Collected data:
--- --- ---
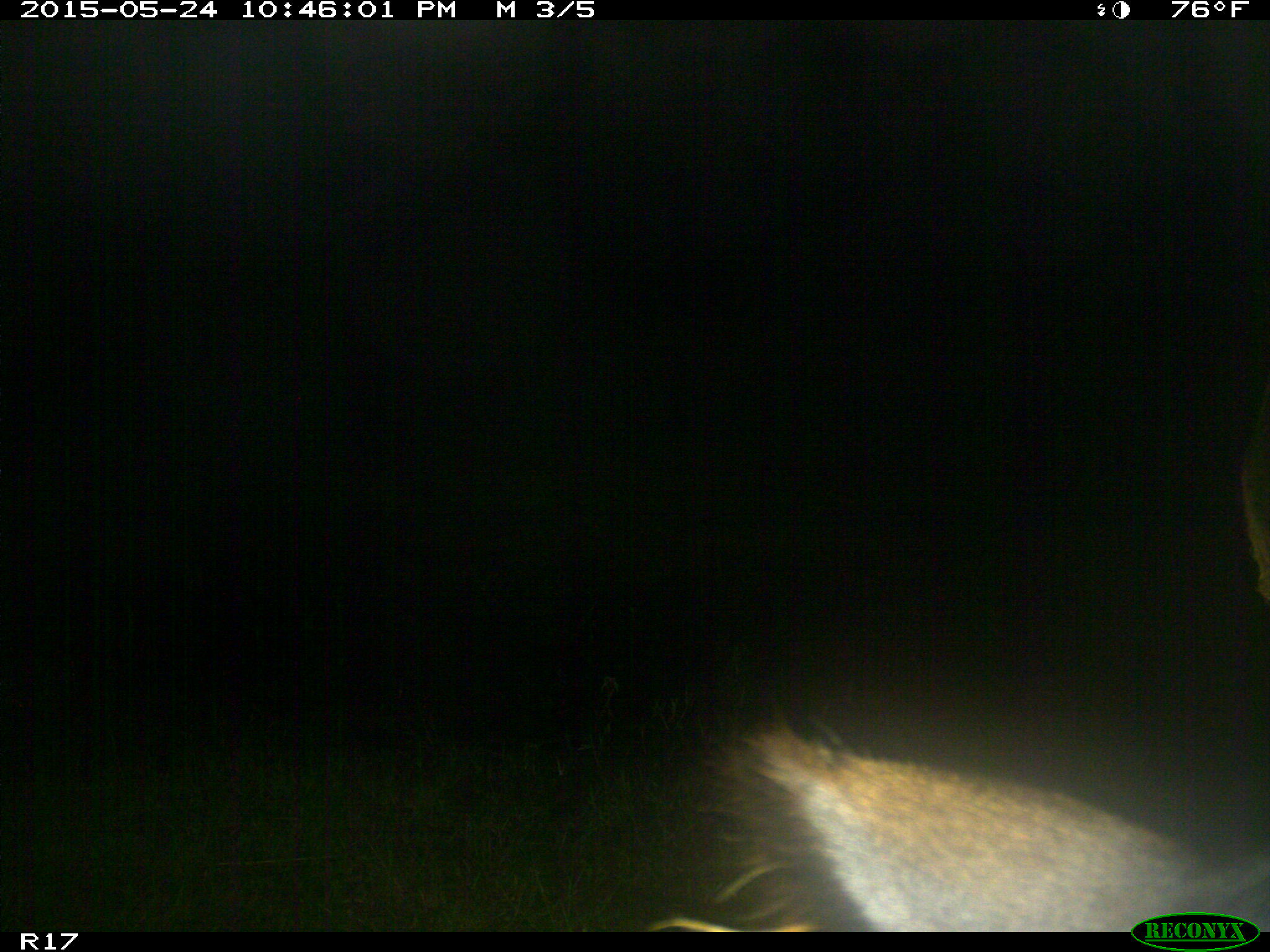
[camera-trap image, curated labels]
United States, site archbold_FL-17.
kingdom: Animalia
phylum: Chordata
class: Mammalia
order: Artiodactyla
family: Bovidae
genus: Bos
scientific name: Bos taurus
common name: domestic cow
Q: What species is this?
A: Bos taurus (domestic cow).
--- --- ---
* **Exercise details**
Above are the records; print them all exactly and keep the pictures out.

* **Problem solution**
[camera-trap image, curated labels]
United States, site archbold_FL-17.
kingdom: Animalia
phylum: Chordata
class: Mammalia
order: Artiodactyla
family: Bovidae
genus: Bos
scientific name: Bos taurus
common name: domestic cow
Q: What species is this?
A: Bos taurus (domestic cow).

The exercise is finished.